Riguardando l’ultimo post mi sono accorto che sono andato un po’ per le spicce, lasciando una indeterminatezza probabilmente eccessiva.
La scelta di cosa e come misurare i diversi fenomeni aziendali e di mercato per migliorare efficenza ed efficacia delle attività di marketing rappresenta infatti la formalizzazione e quantificazione della visione strategica teorica.
Dal percorso teorico che disegno/immagino per arrivare agli obiettivi stabiliti e quindi dai meccanismi con cui ipotizzo che le attività che andrò a realizzare si ripercuoteranno sull’equazione del profitto, deriva la definizione di cosa misurare e come misurarlo.
Quanto più il percorso teorico sarà preciso, tanto più conseguente sarà la definizione delle diverse metriche necessarie.
Tanti anni fa, prima di entrare in azienda (era il 1994) ho scritto un articolo in cui sostenevo che la forza di un marchio più essere descritta riconducendo tutte le sue caratteristiche a due soli descrittori: conoscenza e reputazione. Dopo quindici anni di marketing aziendale continuo ad essere della stessa opinione.

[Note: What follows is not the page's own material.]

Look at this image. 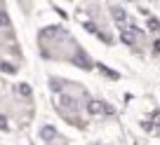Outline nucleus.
<instances>
[{"label":"nucleus","mask_w":160,"mask_h":145,"mask_svg":"<svg viewBox=\"0 0 160 145\" xmlns=\"http://www.w3.org/2000/svg\"><path fill=\"white\" fill-rule=\"evenodd\" d=\"M87 108H90V112H94V115H99V112H104V110H111V108H104V103H99V101H90Z\"/></svg>","instance_id":"obj_2"},{"label":"nucleus","mask_w":160,"mask_h":145,"mask_svg":"<svg viewBox=\"0 0 160 145\" xmlns=\"http://www.w3.org/2000/svg\"><path fill=\"white\" fill-rule=\"evenodd\" d=\"M153 54L155 56L160 54V38H155V40H153Z\"/></svg>","instance_id":"obj_6"},{"label":"nucleus","mask_w":160,"mask_h":145,"mask_svg":"<svg viewBox=\"0 0 160 145\" xmlns=\"http://www.w3.org/2000/svg\"><path fill=\"white\" fill-rule=\"evenodd\" d=\"M148 28H151V30H160V21H158V19H151V21H148Z\"/></svg>","instance_id":"obj_4"},{"label":"nucleus","mask_w":160,"mask_h":145,"mask_svg":"<svg viewBox=\"0 0 160 145\" xmlns=\"http://www.w3.org/2000/svg\"><path fill=\"white\" fill-rule=\"evenodd\" d=\"M42 138H54V129H50V126L42 129Z\"/></svg>","instance_id":"obj_5"},{"label":"nucleus","mask_w":160,"mask_h":145,"mask_svg":"<svg viewBox=\"0 0 160 145\" xmlns=\"http://www.w3.org/2000/svg\"><path fill=\"white\" fill-rule=\"evenodd\" d=\"M111 16H113V21L120 26V28L127 24V14H125V10H122V7H111Z\"/></svg>","instance_id":"obj_1"},{"label":"nucleus","mask_w":160,"mask_h":145,"mask_svg":"<svg viewBox=\"0 0 160 145\" xmlns=\"http://www.w3.org/2000/svg\"><path fill=\"white\" fill-rule=\"evenodd\" d=\"M0 26H10V16L5 10H0Z\"/></svg>","instance_id":"obj_3"}]
</instances>
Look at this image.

La differenza sta nella direzione del processo:
- in una logica analitica si lavora di sintesi partendo dalla complessità della realtà per ridurla alle due dimensioni di cui sopra, – - in una logica di sviluppo strategico si lavora di espansione, partendo dalle due dimensioni della conoscenza e della reputazione ed esplode in tutte le loro componenti per definire dove e come agire.
Credo sia abbastanza evidente che si tratta di situazioni piuttosto complesse, quindi mi permetto di consigliare di non spaventarsi se le metriche da utilizzare dovranno/potranno essere diverse da quelle usuali e se i metodi sono un po’ più complessi della media aritmetica (potete spaziare dall’analisi statistica multivariata alla neurofisiologia cognitiva).
Chiudo con questo blog la serie sulle terapie contro la marginalizzazione del marketing, sperando, sia per me che per chi legge, di alleggerire un po’ i contenuti dei prossimi post.